都城でエロマンガ先生になる
6月に梅雨入りしてから、宮崎は毎日のように雨が降っていた。
久しぶりに晴れ間がのぞいたこの週末、私は都城島津邸の常設展を見学し、帰りに国道10号線沿いにあるチェーンの書店に立ち寄った。
みやざき文庫のコーナーで地方史や民俗学の本をしばし楽しみ、店内を一巡すると、成年コミックのコーナーで私は足を止めた。
新刊があるじゃないか!
食指をそそられる本は何冊もあった。スマホのメモ帳機能にタイトルをリストアップすると、13冊あった。
ここはセルフ作戦会議だ!
一旦マイトライドロンに戻ると、雨が降ってきた。
南九州の大きな雨粒は、のぼせた頭を冷やせ考え直せとバラバラとルーフを叩く。
通り雨がやむまで沈思黙考をした私は、5冊に絞り込んで書店に舞い戻った。
入り口のドアを推した時、二人の少女があとにいた。後ろ手にドアを開けておいてありがとうと言われる善行を積んで、目的のコーナーへ。
迷わず5冊。指折り数えて数の一致を確認。
レジに向かうと、店員は花澤香菜みたいな細い色白美人ではないか。
しかし幸運なことに、私の思春期は終わっていた。
迷わずバーコード面を上向きにしてカウンターへ5冊の本を積み上げた。
「お買い上げありがとうございます!」
言われた。清々しい表情で。
その笑顔が、銭の種へ向ける営業スマイルか、エロマンガの在庫管理から解放される喜びからか、私は分からなかった。

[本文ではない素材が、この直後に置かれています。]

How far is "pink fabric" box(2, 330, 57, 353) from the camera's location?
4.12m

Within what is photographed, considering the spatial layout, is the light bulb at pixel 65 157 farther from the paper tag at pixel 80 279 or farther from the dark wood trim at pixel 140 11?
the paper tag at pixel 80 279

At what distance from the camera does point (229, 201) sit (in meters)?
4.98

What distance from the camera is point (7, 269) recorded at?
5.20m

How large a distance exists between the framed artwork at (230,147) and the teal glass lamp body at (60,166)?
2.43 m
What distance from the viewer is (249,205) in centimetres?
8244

今からして思えば、成年コミックコーナーでほぼ全巻表紙を見ていた不審人物が万引き候補生ではなく、上客だった事への安堵かもしれない。
満点になったポイントカードと、重いビニール袋を助手席に私はトライドロンのイグニッションボタンを押したのであった。
霧島酒造の最寄りの書店だけあってなぜか焼酎の紙パックが入り口のコーナーに詰まれ、酒臭い書店での出来事じゃった。
翌日会社の先輩に話したら、
「その人会社に転職して来なければいいですね。あ、エロマンガ先生! て呼ばれますよ」
と言われたけど、まあ来んじゃろう。
ちなみに博物館で日本文化に触れた後だけあって、5冊の表紙のうち、2冊はヒロインが和服だった事を補足しておこう。
向学心も欲も満たせる、パーフェクトサタデーだったぜ。